よしなしがボーズにしてから、このふたりが似てきた気がするのは俺だけだろうか。

「かみさん、板乗り君も来るみたいです」

デコのセリフににやっと笑った俺は、それじゃぁとしばらくだべりながら、板乗りを待つことにする。ま、「昼ごろ」つーものすげぇアバウトな集合時間だったから、「場合によってはしばらく待つようになるかな」と思ってたら、板乗りからデコにメールが入って、昼にはムリとのコト。

なので、三人で一路、能登半島北端を目指して走り出す。

 

んで、しばらくクルマと一緒に走ってたのだが。

飽きた。

 

ここまでの経過を、動画で見てみよう。

 

 

それでも三十キロくらい我慢して走る。

きれいな海も、慰めにはならない。

 

ほうほうの体(てい)で、七尾のちょっと東にある海沿いの道の駅『いおり』に到着。

んで、俺はココでギブアップ。つーか俺にしてはがんばった。

なのでデコとよしなしにココで別れを告げ、キャンプ場で現地集合することにしてもらう。

つわけでサクサク出発。

 

 

つってもタイアが残り少ないので、あんまりぶん回さずに走った。

 

能登の東岸のワインディングを気持ちよく走って、道の駅だかドライブインだかで休憩。

 

海を眺めながらタバコを吸ったら、国道249号をさらに北上。

 

恋路海岸には悲恋物語があるそうだが、正直、どうでもいい。ツーリングマップルを見るとこの辺の道は『のどかな砂浜をつなぐロマンチックなルート。タンデムでゆっくり走ろう』だそうだが、SSでそれをしろと?

仕方ないので、ひとりでロマンチックに走っていると。

ロマンチックに目的地を行き過ぎる。

Uターンしてそれらしい施設を探していると。

りふれっしゅ村・八ヶ崎とやらを発見。

 

なので300メーターほど戻って「おめ、これをスーパーと呼ぶのか」的な男気にあふれるスーパーで、必要なものを買い出しして戻る。あとはデコとよしなし、板乗りが来るのを待つだけだ。

つわけで。

さっそく引っかける。

「ぶはぁ、うめぇ!」とかひとりで騒いでたら、郵便屋さんが通ったので会釈した。すると笑顔で近づいてきた若い郵便屋さん、おずおずと「これ、排気量どのくらいあるんですか」「1000ccだよ」「1000ですかぁ、いいなぁ。ボクも大きいバイクほしいんですよねぇ。任意保険って高いですか?」

などと話しかけてくる。俺ももう、すっかりひとり宴会モードだったので、楽しく相手をした。

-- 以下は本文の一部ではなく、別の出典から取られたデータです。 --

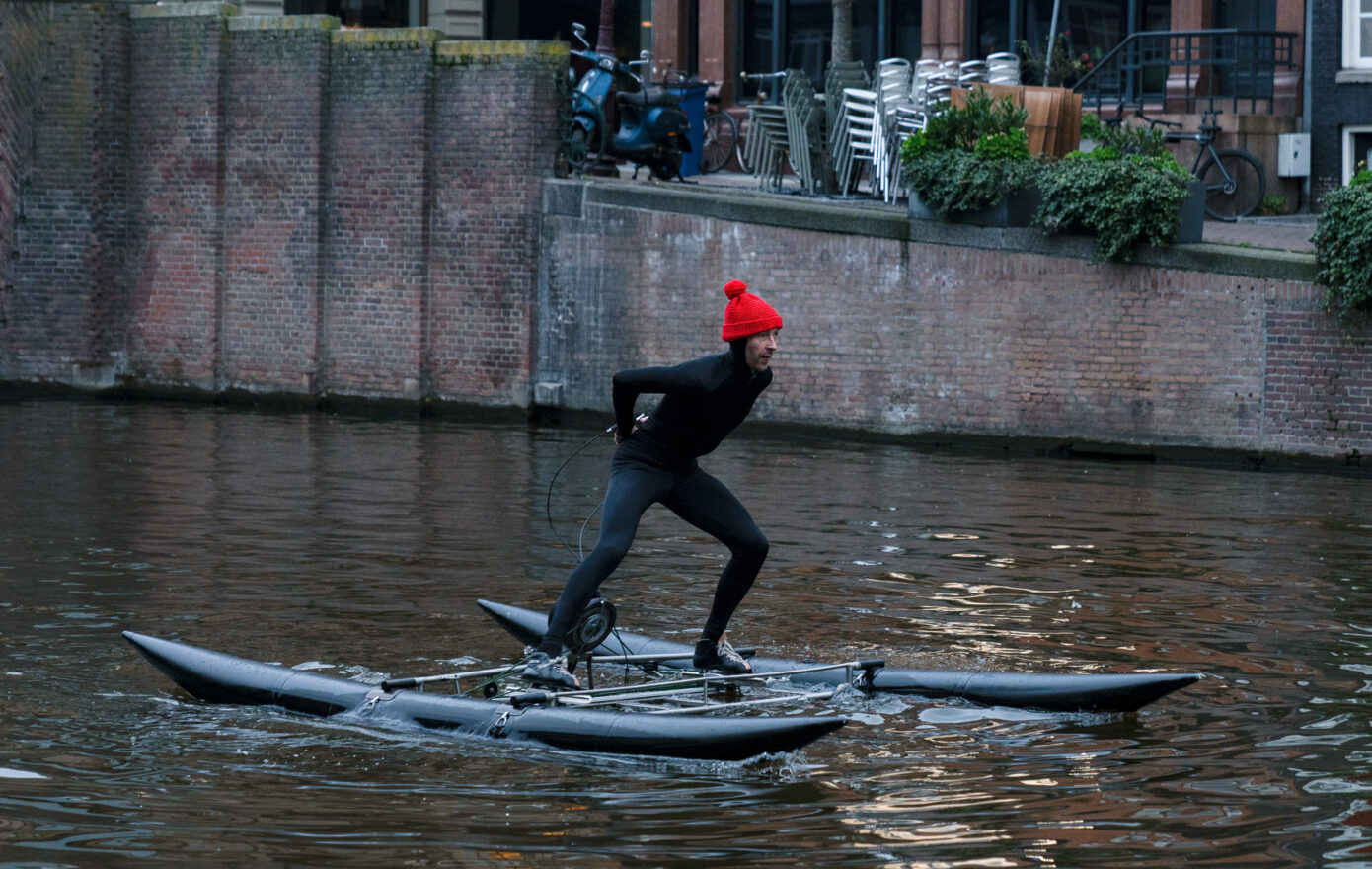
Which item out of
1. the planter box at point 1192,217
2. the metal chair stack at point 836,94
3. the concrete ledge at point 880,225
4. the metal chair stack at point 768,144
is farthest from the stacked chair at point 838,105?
the planter box at point 1192,217

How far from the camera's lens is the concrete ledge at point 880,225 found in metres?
17.0

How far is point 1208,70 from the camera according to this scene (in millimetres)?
21906

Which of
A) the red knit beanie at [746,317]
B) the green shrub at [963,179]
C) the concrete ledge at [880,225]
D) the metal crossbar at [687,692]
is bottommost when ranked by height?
the metal crossbar at [687,692]

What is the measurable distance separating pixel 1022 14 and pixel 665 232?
758cm

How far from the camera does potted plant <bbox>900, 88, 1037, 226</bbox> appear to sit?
1777 cm

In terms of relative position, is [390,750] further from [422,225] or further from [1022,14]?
[1022,14]

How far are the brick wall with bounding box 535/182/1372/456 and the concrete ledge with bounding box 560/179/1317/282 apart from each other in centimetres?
4

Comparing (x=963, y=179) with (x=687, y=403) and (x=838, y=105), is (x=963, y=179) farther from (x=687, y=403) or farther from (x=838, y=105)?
(x=687, y=403)

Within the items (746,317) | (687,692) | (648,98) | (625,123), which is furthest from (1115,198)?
(687,692)

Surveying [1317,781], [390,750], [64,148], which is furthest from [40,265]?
[1317,781]

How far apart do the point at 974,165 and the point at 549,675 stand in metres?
11.6

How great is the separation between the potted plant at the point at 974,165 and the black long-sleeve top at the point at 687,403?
10630mm

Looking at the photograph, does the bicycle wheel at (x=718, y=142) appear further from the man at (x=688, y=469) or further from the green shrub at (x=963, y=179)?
the man at (x=688, y=469)

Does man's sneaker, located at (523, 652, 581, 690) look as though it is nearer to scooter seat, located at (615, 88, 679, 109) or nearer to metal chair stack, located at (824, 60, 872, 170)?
metal chair stack, located at (824, 60, 872, 170)
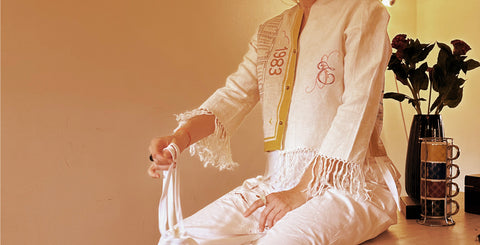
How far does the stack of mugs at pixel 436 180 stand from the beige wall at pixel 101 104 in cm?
87

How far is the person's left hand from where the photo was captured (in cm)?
104

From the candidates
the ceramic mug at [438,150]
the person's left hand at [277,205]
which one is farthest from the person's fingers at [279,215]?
the ceramic mug at [438,150]

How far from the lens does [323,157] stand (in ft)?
3.40

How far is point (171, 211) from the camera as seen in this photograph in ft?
3.15

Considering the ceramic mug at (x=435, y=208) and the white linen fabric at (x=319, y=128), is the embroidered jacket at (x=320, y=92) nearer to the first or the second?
the white linen fabric at (x=319, y=128)

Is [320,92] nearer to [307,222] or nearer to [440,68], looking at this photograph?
[307,222]

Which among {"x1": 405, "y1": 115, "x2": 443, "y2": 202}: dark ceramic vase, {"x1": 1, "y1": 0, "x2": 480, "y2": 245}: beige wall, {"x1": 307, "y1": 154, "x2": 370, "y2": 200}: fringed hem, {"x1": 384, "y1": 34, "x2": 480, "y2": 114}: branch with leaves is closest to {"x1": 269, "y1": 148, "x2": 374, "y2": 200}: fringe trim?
{"x1": 307, "y1": 154, "x2": 370, "y2": 200}: fringed hem

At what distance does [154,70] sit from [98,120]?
0.93ft

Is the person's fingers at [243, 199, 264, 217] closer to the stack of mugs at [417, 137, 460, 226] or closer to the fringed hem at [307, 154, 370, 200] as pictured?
the fringed hem at [307, 154, 370, 200]

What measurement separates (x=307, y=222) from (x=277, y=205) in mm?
105

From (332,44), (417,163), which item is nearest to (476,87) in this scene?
(417,163)

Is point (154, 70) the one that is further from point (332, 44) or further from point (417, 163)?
point (417, 163)

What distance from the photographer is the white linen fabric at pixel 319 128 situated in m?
1.02

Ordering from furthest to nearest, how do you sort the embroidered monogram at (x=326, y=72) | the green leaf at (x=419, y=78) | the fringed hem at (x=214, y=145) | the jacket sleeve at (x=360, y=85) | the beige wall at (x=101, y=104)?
the green leaf at (x=419, y=78)
the beige wall at (x=101, y=104)
the fringed hem at (x=214, y=145)
the embroidered monogram at (x=326, y=72)
the jacket sleeve at (x=360, y=85)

「どうだろう。俺は歳がいってるから、そんなに高くないけど」「お幾つなんですか?」「今年40」

若く見えるという若者の言葉にすっかり気をよくして、そのあともしばらく単車の話で盛り上がる。

携帯に連絡が入って上司に怒られてた。サボってたの、ばれたのかな?

郵便屋の若者と笑顔で挨拶を交わした後は、またのんびりとひとり宴会。通りがかりのオッサンと「今日は天気がよくてよかったなぁ」「ええ、最高です」なんて話しながら、ビールを引っかけつつ待っていると、やがてデコとよしなしがやってきた。

 

俺には一生縁がないだろうと思っていた、立派なオートキャンプ場に入って。

 

俺は早速テントを張り。

 

デコとよしなしは買い出し。

 

やがてデコとよしなしが戻ってくると。

首尾よく、途中で板乗りを捕獲してきた。

 

さて、それじゃ準備をして、宴会しようぜ。

デコのムーンライト。月明かりでも組めるという優れもの。吊り下げ式は、俺も欲しいなぁ。

 

よしなしのマジックマウンテン。南カリフォルニアのテーマパークとは、たぶん関係ない。

 

板乗りのキャプテンスタッグ。今日初めておろすつーんで、設営を少し手伝った。

 

さて、準備はできたようだな、ヤロウども。それじゃぁ、宴だ!

 

カンパーイ!

走って程よく疲れたところに、酒とバカな単車乗りども。

そして地べたにツマミ、ろうそくの明かり、ランタンの明かり。

やっぱり、外で呑む酒ってのは最高にウマイね。

ご機嫌のデコ、でも寒いからシュラフに包まってる。

 

俺は花粉なのか鼻水が止まらない(寒いからです)。

 

よしなしと板乗りも、シュラフにくるまって酒を呑む。

寒いなら寝りゃいいようなもんだが、もったいなくて寝れないのだ。

 

ところでこの宴会には、本来参加してるはずの男の姿が見えない。中部の兄弟フラナガンだ。実はフラ公、夕方には能登入りしてるはずだったのに、待てど暮らせどちっともやってこない。と、やがて携帯に電話が入った。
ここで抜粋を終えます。